Nous avons les bananes, oui, mais nous devons les comprendre. Elles se développent dans les systèmes agricoles et donc, les systèmes doivent être compris. Il y a la production végétale, il y a le commerce, la valeur ajoutée. Ces cultures ont des défis, vous savez, elles interagissent avec l’environnement. Il y a des maladies et des ravageurs qui affectent ces cultures. Il faut donc les étudier pour savoir les gérer, pour accompagner les communautés paysannes, pour la production mais aussi pour le commerce et l’usage.
Depuis 2005, l’Ouganda sélectionne des bananes enrichies en vitamine A. Jusqu’où êtes-vous allé dans vos recherches sur la banane ?
Nous avons travaillé sur un certain nombre de défis. Les bananes contiennent naturellement de la vitamine A, mais elles [matoke, l’espèce indigène de l’Ouganda, également connue sous le nom de banane des hauts plateaux d’Afrique de l’Est] en contiennent peu. En tant que pays, nous avons une énorme population d’enfants et de jeunes qui souffrent d’une carence en vitamine A. Il existe des variétés de bananes qui ont des niveaux élevés de vitamine A, mais celles-ci n’existent pas ici en Ouganda. Nous avons pu utiliser la biotechnologie pour obtenir les éléments constitutifs [d’autres variétés] et nous les avons introduits dans notre variété locale ici.

### Enregistrements fournis

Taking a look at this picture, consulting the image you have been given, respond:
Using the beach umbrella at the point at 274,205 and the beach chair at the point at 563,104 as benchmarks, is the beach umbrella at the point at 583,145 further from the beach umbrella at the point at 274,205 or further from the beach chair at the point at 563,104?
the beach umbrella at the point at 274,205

* * *

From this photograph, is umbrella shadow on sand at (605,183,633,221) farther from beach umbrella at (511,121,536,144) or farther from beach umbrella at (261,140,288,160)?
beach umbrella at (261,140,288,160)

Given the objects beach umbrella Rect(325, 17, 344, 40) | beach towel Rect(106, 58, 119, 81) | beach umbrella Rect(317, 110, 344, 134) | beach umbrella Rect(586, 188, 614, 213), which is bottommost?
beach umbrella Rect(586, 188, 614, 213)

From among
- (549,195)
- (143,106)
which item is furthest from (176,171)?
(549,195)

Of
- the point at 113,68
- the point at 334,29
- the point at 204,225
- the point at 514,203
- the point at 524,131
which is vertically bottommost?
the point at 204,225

---

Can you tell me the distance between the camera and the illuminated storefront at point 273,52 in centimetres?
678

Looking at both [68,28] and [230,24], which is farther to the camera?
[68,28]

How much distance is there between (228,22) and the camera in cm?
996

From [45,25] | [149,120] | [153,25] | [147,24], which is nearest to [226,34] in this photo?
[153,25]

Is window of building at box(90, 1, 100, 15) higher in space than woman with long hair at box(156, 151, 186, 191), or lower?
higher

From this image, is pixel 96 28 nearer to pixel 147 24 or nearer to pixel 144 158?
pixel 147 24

### Exercices
1 - Citez le passage du texte sur les bananes qui va de « Depuis 2005, l’Ouganda » à « variété locale ici. ».
2 - Dans le texte sur les bananes, sous quel autre nom l'espèce indigène de l'Ouganda appelée matoke est-elle connue ?
Les enregistrements n'ont aucun lien avec le texte sur les bananes.

### Réponses fournies
1 -
Depuis 2005, l’Ouganda sélectionne des bananes enrichies en vitamine A. Jusqu’où êtes-vous allé dans vos recherches sur la banane ?
Nous avons travaillé sur un certain nombre de défis. Les bananes contiennent naturellement de la vitamine A, mais elles [matoke, l’espèce indigène de l’Ouganda, également connue sous le nom de banane des hauts plateaux d’Afrique de l’Est] en contiennent peu. En tant que pays, nous avons une énorme population d’enfants et de jeunes qui souffrent d’une carence en vitamine A. Il existe des variétés de bananes qui ont des niveaux élevés de vitamine A, mais celles-ci n’existent pas ici en Ouganda. Nous avons pu utiliser la biotechnologie pour obtenir les éléments constitutifs [d’autres variétés] et nous les avons introduits dans notre variété locale ici.

2 - La banane des hauts plateaux d'Afrique de l'Est.